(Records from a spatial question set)
────────────────────────────────────────

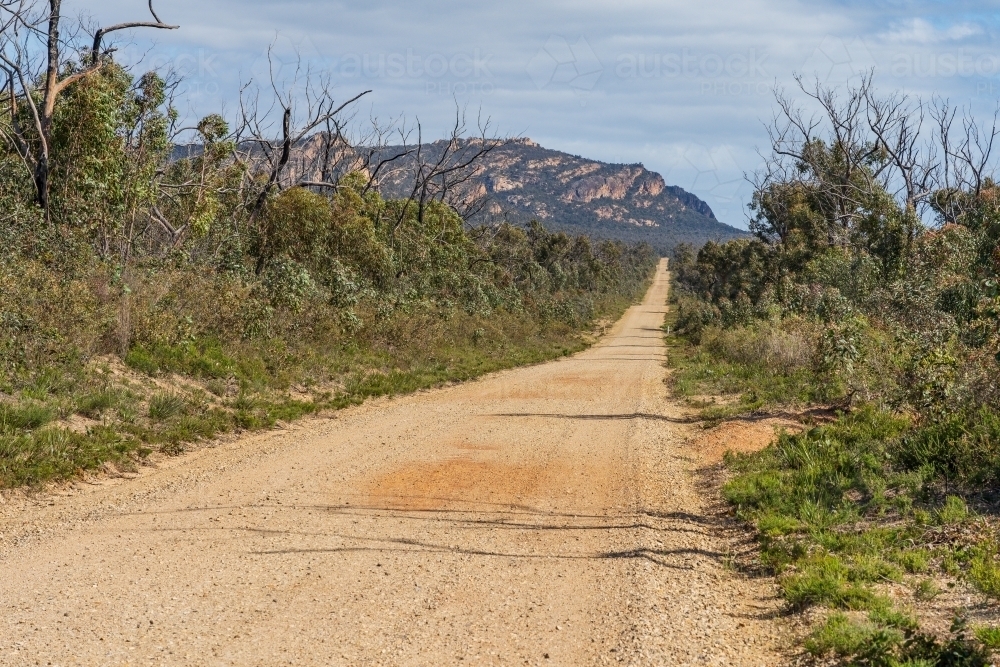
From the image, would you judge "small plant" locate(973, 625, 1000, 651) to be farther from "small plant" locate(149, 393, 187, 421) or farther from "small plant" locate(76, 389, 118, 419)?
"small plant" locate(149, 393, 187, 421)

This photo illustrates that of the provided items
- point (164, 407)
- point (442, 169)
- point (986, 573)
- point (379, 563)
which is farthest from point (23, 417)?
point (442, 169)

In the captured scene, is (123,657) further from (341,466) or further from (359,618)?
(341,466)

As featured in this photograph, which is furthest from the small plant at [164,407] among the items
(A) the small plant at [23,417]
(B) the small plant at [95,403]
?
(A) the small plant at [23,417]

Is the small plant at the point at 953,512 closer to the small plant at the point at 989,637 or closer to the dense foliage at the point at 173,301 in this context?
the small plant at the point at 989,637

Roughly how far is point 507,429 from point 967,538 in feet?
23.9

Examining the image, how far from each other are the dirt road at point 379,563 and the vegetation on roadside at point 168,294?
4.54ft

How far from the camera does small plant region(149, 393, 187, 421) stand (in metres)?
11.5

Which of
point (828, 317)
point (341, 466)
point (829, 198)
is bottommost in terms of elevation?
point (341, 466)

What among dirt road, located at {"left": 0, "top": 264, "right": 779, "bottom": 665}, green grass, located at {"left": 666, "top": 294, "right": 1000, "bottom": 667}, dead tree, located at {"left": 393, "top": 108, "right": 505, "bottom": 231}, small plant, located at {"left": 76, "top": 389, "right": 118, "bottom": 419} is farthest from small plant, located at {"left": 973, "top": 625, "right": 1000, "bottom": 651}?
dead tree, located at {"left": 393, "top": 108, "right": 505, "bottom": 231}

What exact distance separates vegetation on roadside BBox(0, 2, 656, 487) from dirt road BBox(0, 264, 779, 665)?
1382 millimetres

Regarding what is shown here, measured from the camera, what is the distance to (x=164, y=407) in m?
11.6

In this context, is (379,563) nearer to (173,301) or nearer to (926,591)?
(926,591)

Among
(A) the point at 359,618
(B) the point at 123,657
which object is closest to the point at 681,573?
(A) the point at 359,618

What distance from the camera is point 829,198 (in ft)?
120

────────────────────────────────────────

:: WRITTEN PROBLEM ::
Set each line of the records down exactly, leaving every picture out.

:: PROBLEM SOLUTION ::
From the image, would you judge "small plant" locate(973, 625, 1000, 651) to be farther from "small plant" locate(149, 393, 187, 421) or farther from "small plant" locate(76, 389, 118, 419)?
"small plant" locate(149, 393, 187, 421)

This photo illustrates that of the provided items
- point (164, 407)
- point (442, 169)
- point (986, 573)
- point (379, 563)
which is farthest from point (23, 417)?
point (442, 169)

In the captured scene, is (123,657) further from (341,466) or further from (359,618)?
(341,466)

As featured in this photograph, which is furthest from the small plant at [164,407] among the items
(A) the small plant at [23,417]
(B) the small plant at [95,403]
?
(A) the small plant at [23,417]

Is the small plant at the point at 953,512 closer to the small plant at the point at 989,637 or closer to the dense foliage at the point at 173,301 in this context?
the small plant at the point at 989,637

Roughly how far is point 507,429 from point 967,538 in feet?
23.9

Examining the image, how far from each other are the dirt road at point 379,563 and the vegetation on roadside at point 168,294?
4.54ft

How far from the camera does small plant region(149, 393, 187, 421) stand (in metres)?
11.5

Which of
point (828, 317)
point (341, 466)
point (829, 198)
is bottommost in terms of elevation?
point (341, 466)

What among dirt road, located at {"left": 0, "top": 264, "right": 779, "bottom": 665}, green grass, located at {"left": 666, "top": 294, "right": 1000, "bottom": 667}, dead tree, located at {"left": 393, "top": 108, "right": 505, "bottom": 231}, small plant, located at {"left": 76, "top": 389, "right": 118, "bottom": 419} is farthest from small plant, located at {"left": 973, "top": 625, "right": 1000, "bottom": 651}?
dead tree, located at {"left": 393, "top": 108, "right": 505, "bottom": 231}

What exact distance separates vegetation on roadside BBox(0, 2, 656, 487) from dirt road BBox(0, 264, 779, 665)?
1382 millimetres

Regarding what is shown here, measured from the camera, what is the distance to (x=164, y=407) in m?
11.6

In this context, is (379,563) nearer to (173,301) or nearer to (926,591)?
(926,591)

Among
(A) the point at 359,618
(B) the point at 123,657
which object is closest to the point at 681,573?
(A) the point at 359,618

What distance from the camera is point 829,198 (in ft)?
120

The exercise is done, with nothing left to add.